Reproduce the records word for word, starting with their first line and going on through the line that contains "the dirt ground at region(0, 416, 165, 523) <", with both of those lines included.
------------------------------------------------------------------------
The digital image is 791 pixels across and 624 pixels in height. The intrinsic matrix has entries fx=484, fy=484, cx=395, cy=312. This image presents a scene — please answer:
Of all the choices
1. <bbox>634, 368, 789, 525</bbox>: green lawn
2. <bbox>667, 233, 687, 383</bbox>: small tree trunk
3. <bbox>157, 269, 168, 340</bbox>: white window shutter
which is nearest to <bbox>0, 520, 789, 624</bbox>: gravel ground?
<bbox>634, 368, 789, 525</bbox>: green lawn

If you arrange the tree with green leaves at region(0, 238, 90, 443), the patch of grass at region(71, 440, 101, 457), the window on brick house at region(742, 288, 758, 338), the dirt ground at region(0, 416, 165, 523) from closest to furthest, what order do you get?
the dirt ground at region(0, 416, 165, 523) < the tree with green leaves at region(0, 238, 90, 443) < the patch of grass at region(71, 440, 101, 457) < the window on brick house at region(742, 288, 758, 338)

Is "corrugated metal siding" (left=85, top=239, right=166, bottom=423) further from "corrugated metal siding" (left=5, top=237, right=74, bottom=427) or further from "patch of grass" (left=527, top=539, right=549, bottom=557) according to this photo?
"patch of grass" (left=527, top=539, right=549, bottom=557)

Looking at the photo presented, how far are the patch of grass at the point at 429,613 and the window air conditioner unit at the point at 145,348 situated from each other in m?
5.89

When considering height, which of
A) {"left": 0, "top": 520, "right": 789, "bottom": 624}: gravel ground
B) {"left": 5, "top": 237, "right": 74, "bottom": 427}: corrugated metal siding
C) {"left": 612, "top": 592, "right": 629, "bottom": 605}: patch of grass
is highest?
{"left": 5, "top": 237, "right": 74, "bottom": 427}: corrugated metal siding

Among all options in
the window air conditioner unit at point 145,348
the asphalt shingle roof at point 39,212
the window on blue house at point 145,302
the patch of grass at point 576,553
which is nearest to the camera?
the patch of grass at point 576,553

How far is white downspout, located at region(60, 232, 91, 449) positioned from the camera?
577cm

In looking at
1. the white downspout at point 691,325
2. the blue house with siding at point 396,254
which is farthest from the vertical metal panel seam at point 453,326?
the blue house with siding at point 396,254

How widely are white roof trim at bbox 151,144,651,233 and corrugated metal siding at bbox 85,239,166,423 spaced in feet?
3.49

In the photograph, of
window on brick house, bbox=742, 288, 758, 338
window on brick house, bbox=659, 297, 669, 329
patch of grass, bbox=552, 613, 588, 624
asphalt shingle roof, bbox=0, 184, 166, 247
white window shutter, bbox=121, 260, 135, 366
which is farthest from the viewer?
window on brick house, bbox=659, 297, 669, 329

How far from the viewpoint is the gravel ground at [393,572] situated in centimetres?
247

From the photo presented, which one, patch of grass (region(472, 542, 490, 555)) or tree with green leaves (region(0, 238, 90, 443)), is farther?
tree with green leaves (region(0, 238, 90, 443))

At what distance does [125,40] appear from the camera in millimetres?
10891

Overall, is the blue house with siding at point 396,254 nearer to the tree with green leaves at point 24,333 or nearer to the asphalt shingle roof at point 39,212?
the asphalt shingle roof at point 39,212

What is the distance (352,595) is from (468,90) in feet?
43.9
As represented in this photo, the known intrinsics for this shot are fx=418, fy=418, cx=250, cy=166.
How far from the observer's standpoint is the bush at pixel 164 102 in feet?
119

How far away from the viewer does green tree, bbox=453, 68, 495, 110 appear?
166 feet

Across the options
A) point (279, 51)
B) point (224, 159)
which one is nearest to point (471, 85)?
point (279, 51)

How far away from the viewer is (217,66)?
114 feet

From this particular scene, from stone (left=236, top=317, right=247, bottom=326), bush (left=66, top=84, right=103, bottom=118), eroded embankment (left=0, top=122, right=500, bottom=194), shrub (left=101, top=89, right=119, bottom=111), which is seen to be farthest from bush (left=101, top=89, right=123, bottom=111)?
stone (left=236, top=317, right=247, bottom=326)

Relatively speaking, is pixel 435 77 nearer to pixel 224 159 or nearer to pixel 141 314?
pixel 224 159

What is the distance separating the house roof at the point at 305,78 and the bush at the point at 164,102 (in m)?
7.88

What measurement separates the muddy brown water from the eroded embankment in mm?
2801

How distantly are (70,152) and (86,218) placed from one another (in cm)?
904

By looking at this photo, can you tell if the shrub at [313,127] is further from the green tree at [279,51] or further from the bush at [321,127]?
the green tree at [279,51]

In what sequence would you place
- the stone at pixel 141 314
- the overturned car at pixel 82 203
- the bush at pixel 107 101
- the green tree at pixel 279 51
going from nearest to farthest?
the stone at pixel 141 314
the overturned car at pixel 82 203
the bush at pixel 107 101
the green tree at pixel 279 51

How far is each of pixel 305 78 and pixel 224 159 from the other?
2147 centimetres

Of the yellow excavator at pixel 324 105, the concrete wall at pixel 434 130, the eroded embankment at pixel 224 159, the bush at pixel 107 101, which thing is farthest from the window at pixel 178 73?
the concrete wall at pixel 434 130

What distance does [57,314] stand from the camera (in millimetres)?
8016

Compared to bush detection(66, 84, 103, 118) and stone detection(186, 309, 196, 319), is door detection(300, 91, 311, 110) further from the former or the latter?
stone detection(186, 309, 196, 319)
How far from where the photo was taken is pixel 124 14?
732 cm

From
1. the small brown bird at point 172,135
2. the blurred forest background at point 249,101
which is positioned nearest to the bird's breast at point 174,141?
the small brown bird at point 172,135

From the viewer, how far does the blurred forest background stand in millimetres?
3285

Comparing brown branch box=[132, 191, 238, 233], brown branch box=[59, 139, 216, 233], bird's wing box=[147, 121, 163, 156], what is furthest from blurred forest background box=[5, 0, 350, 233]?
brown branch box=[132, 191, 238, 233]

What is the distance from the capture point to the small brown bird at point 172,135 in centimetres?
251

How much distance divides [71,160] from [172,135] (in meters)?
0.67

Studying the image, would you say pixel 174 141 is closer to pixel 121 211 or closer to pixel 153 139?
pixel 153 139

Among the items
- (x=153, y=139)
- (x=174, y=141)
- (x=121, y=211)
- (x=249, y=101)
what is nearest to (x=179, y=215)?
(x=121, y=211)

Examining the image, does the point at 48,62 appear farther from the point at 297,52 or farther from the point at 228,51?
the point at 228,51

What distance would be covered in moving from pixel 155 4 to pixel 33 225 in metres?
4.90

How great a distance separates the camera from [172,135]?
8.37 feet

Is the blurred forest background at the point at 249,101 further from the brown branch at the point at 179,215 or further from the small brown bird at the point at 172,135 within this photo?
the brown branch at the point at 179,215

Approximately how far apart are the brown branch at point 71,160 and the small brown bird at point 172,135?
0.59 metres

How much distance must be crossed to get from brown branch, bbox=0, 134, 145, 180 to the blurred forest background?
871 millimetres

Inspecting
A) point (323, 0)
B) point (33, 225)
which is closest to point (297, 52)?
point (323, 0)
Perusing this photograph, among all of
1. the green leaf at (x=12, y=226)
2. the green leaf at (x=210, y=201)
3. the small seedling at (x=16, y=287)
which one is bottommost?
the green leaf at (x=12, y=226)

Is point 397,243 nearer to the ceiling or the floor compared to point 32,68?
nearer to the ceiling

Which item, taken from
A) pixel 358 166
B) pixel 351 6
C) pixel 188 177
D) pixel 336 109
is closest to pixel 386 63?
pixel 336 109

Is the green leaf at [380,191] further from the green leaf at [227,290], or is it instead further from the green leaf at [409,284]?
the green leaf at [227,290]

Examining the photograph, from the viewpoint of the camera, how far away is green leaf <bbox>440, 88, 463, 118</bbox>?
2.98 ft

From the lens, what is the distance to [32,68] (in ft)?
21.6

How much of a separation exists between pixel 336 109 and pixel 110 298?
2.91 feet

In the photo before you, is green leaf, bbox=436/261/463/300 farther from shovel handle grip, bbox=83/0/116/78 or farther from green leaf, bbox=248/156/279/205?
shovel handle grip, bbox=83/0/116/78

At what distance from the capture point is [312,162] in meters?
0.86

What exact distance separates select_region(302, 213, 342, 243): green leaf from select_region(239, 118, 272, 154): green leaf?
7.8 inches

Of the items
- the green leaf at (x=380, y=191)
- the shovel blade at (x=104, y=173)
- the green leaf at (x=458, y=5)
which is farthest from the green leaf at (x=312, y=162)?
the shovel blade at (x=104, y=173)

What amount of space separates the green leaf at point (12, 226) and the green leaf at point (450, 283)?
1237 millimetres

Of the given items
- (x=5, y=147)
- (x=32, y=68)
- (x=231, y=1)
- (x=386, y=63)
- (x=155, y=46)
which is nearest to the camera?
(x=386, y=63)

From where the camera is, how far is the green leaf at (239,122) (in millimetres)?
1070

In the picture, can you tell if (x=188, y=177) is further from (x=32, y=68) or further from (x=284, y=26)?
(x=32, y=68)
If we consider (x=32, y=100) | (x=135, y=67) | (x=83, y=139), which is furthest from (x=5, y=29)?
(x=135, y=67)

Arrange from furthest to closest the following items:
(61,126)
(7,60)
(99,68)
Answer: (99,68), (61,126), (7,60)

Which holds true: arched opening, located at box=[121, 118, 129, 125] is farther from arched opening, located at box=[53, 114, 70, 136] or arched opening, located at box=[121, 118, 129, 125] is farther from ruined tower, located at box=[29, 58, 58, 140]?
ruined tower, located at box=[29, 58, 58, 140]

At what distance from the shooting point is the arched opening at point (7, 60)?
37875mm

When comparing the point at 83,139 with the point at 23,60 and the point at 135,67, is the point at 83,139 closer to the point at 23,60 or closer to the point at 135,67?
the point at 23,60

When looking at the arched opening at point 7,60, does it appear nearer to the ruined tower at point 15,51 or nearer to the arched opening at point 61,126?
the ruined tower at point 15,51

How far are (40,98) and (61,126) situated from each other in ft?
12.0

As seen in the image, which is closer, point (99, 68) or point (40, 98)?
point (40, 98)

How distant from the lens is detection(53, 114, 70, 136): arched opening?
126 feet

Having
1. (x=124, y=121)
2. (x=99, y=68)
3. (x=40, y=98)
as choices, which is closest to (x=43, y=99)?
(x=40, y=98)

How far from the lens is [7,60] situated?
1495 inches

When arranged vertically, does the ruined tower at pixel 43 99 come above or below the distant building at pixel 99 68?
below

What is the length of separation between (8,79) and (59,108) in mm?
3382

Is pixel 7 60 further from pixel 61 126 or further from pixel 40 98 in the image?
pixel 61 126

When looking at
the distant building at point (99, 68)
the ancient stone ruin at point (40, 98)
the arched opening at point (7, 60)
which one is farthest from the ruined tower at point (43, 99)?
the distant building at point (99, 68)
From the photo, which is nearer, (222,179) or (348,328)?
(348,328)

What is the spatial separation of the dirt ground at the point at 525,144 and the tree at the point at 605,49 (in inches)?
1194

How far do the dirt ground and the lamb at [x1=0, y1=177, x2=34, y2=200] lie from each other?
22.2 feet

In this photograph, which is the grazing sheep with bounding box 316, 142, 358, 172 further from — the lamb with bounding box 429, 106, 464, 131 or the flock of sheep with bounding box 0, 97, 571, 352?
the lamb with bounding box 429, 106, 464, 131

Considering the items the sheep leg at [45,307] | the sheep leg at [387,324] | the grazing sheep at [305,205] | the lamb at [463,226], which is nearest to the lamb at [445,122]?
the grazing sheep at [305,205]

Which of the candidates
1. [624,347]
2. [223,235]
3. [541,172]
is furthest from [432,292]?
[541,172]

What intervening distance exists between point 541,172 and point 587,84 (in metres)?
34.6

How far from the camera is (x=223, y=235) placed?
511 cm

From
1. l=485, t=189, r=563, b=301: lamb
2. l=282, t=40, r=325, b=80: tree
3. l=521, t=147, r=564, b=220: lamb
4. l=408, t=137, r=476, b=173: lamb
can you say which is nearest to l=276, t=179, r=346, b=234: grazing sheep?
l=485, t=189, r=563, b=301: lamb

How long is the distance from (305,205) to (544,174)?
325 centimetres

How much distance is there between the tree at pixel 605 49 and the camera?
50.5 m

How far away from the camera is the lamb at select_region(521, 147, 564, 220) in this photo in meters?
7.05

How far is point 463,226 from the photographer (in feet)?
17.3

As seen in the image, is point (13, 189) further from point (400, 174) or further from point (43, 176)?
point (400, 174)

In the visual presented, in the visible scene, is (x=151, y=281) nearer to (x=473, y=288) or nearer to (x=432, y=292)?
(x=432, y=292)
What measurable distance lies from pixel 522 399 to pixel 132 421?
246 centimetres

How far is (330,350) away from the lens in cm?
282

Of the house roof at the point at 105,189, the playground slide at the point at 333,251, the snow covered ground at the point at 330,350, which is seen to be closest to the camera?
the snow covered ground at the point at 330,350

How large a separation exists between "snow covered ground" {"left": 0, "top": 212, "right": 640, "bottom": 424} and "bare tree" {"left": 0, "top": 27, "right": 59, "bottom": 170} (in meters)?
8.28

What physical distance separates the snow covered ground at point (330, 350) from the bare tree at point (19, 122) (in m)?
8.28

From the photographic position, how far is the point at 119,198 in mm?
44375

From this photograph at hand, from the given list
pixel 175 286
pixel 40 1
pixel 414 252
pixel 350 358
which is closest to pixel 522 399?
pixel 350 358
------------------------------------------------------------------------
Output of the exercise:
The digital image is 791 pixels across and 624 pixels in height. The intrinsic matrix has entries fx=484, fy=484, cx=395, cy=312. This image presents a scene — please answer:
Of all the choices
1. <bbox>634, 368, 789, 525</bbox>: green lawn
2. <bbox>667, 233, 687, 383</bbox>: small tree trunk
3. <bbox>157, 269, 168, 340</bbox>: white window shutter
which is nearest to <bbox>0, 520, 789, 624</bbox>: gravel ground?
<bbox>634, 368, 789, 525</bbox>: green lawn

If you arrange the tree with green leaves at region(0, 238, 90, 443), the patch of grass at region(71, 440, 101, 457), the window on brick house at region(742, 288, 758, 338), the dirt ground at region(0, 416, 165, 523) from closest to furthest, what order do you get?
the dirt ground at region(0, 416, 165, 523) < the tree with green leaves at region(0, 238, 90, 443) < the patch of grass at region(71, 440, 101, 457) < the window on brick house at region(742, 288, 758, 338)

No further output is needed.